As shown in fig. 4, after the node applies for the host through the database operation, it can mark itself as the host node. And receiving the request service from the client, and selecting the owner to complete. In practical application, a split brain problem may occur when only one database server is used for selecting a master, that is, an original host may still be in a survival state, and only when a node is disconnected from the database server at a certain time, the original host can still receive a request from a client, and at this time, if other nodes misjudge that a host in a current cluster fails, a plurality of hosts are easy to exist at the same time, so that the split brain problem is formed. Therefore, in this embodiment, a master selection authentication factor needs to be added, and the above problem is avoided through two condition double verifications, specifically, after a node is successfully selected, the database server is connected to the original host node to query the state of the node, if the database server queries that the original host is in an unresponsive state, the master selection is considered to be valid, otherwise, the master selection should be abandoned, and a split brain condition of two hosts serving the outside is avoided.

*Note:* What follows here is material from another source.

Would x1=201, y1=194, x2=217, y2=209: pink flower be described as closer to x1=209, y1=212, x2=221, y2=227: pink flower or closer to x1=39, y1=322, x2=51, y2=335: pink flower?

And when other nodes fail to apply for the host, inquiring and updating host information from the database server again, marking the nodes to become standby machines, and connecting the nodes to the current host. When the standby machine receives the request of the client, the request is forwarded to the host machine for processing, and the cluster and load balancing capability is realized.

And the inventors provide a server cluster based master selection device for performing the method as described hereinbefore. The device comprises a database server and a plurality of service nodes, wherein each node service forms one or a plurality of clusters by taking a plurality of numbers as units, a host is arranged in each cluster, and each service node in the same cluster performs main selection operation according to the method.

It should be noted that, although the above embodiments have been described herein, the invention is not limited thereto. Therefore, based on the innovative concepts of the present invention, the technical solutions of the present invention can be directly or indirectly applied to other related technical fields by making changes and modifications to the embodiments described herein, or by using equivalent structures or equivalent processes performed in the content of the present specification and the attached drawings, which are included in the scope of the present invention.

Claims

1. A method for selecting a master based on a server cluster, the method comprising the steps of:

the server receives the main selection request of each node, selects one node as a current host, and updates a host record table;

the host record table also records lease information; the owner selecting request comprises lease information; the method comprises the following steps:

2. The server-based cluster election method of claim 1, wherein a host name, a host survival time, and a heartbeat time are recorded in said host record table; the step of determining whether the current host information in the host record table in the server is valid includes:

3. The server-based cluster election method according to claim 1 or 2, characterized in that it comprises:

4. The server-based cluster owner selection method of claim 1, wherein selecting one of the nodes as the current host comprises: and selecting the node of the election main request received by the server firstly as the current host.

5. The server-based cluster election method of claim 1, wherein the method comprises:

6. The server-based cluster election method of claim 1, wherein said server is a database server.

7. A server cluster based master device for performing the method of any one of claims 1 to 6.